On Tuesday her father Andrew told the Salisbury inquest she had seemed in good spirits and showed no signs of feeling low the last time he saw her.

Wiltshire assistant coroner Claire Balysz recorded a verdict that Miss Sheppard, who lived on The Heathlands in Warminster, had committed suicide. She was last seen around 7pm on September 28 near Manor Gardens in the town.

Ms Balysz heard that the troubled 20-year-old, a former pupil at Kingdown School, had written a message in eyeliner which read 'I’ll love you forever' on a wall outside her ex-boyfriend’s house before her disappearance. At the time of her death she was living with her family.

Her dad Andrew Sheppard had tears in his eyes as he read a statement to the hearing, saying his daughter's death was unexpected and that her life had spiralled out of control when she met her ex-boyfriend, Liam Boulton.

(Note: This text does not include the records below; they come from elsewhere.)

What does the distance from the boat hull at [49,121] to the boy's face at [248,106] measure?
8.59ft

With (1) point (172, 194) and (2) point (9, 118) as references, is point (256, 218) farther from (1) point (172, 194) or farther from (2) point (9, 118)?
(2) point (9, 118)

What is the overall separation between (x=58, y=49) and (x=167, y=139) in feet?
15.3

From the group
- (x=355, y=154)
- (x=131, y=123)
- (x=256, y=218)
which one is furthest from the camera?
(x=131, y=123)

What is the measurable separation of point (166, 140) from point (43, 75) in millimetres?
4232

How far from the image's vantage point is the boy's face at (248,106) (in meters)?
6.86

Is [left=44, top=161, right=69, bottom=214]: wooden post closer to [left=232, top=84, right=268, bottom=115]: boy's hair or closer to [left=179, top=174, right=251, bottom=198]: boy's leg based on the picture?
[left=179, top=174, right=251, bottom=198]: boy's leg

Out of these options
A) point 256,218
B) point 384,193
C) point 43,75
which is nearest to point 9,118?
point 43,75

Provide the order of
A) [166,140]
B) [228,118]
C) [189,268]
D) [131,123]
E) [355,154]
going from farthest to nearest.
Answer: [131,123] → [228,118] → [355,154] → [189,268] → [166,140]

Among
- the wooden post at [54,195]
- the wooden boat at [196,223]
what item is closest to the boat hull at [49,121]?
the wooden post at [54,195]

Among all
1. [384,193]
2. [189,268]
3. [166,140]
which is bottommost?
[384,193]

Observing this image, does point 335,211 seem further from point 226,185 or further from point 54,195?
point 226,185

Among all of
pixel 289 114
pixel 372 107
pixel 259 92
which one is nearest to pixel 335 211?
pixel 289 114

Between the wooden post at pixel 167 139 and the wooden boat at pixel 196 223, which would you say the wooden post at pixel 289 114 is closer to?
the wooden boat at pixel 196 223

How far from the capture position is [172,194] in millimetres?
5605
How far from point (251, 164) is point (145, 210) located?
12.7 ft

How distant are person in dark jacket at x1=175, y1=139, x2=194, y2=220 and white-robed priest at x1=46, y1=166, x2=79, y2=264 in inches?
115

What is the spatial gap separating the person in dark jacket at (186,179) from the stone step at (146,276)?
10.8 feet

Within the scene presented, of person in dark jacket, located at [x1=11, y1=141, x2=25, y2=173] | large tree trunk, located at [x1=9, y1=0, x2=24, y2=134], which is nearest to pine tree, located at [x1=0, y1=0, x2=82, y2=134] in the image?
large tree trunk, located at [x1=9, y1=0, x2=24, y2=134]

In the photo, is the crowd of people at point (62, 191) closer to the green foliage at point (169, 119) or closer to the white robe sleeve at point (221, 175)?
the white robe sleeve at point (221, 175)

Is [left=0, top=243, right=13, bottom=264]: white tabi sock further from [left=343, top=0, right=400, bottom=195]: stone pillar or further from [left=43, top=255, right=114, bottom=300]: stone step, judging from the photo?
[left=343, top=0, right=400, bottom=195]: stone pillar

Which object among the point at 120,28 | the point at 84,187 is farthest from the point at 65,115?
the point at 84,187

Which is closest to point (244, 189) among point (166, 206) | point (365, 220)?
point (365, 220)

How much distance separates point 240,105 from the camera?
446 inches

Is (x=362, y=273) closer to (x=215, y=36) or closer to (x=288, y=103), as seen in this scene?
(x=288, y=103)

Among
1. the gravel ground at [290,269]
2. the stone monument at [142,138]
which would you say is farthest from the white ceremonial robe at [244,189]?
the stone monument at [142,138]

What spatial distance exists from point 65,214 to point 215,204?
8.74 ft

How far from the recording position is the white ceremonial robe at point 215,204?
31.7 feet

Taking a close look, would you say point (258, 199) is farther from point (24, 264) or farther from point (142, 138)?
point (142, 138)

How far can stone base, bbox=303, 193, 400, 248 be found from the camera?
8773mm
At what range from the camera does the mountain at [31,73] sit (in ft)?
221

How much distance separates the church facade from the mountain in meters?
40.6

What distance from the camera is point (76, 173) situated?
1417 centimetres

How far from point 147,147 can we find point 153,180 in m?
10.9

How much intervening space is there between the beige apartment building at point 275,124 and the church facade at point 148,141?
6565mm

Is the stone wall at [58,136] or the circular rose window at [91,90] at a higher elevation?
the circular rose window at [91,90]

He said: “Jade was in good spirits the last time I saw her on Saturday, two days before she went missing. She had just started a new job as a cleaner and was really enjoying it. We were laughing and joking. She didn’t show any indication of feeling low.

“Above everything, Jade was a really caring person. She always looked out for her brothers and sisters. She cherished them.

“It all went wrong when she met Liam, when she was 17. She started taking drugs and they would fight all the time.”

In a statement written by Mr Boulton, which was read to the inquest, he said: “It was the kind of relationship where we couldn’t live without each other, but also couldn’t live with each other.

“I noticed that her behaviour became strange over the years and she told me that she had started to hear voices in her head and wanted to kill herself.”

Dr Nicola Jones, of The Avenue Surgery in Warminster, where Miss Sheppard was a patient, told Dr Balysz that Miss Sheppard had overdosed on four separate occasions in the space of two years, twice by taking significant amounts.

After the hearing, Mr Sheppard said he was still upset as the inquest did not decide exactly when she had died.

He said: “Jade went missing on Monday but wasn’t found until Thursday. I was hoping to find out the exact date she died today but I’m still not sure.”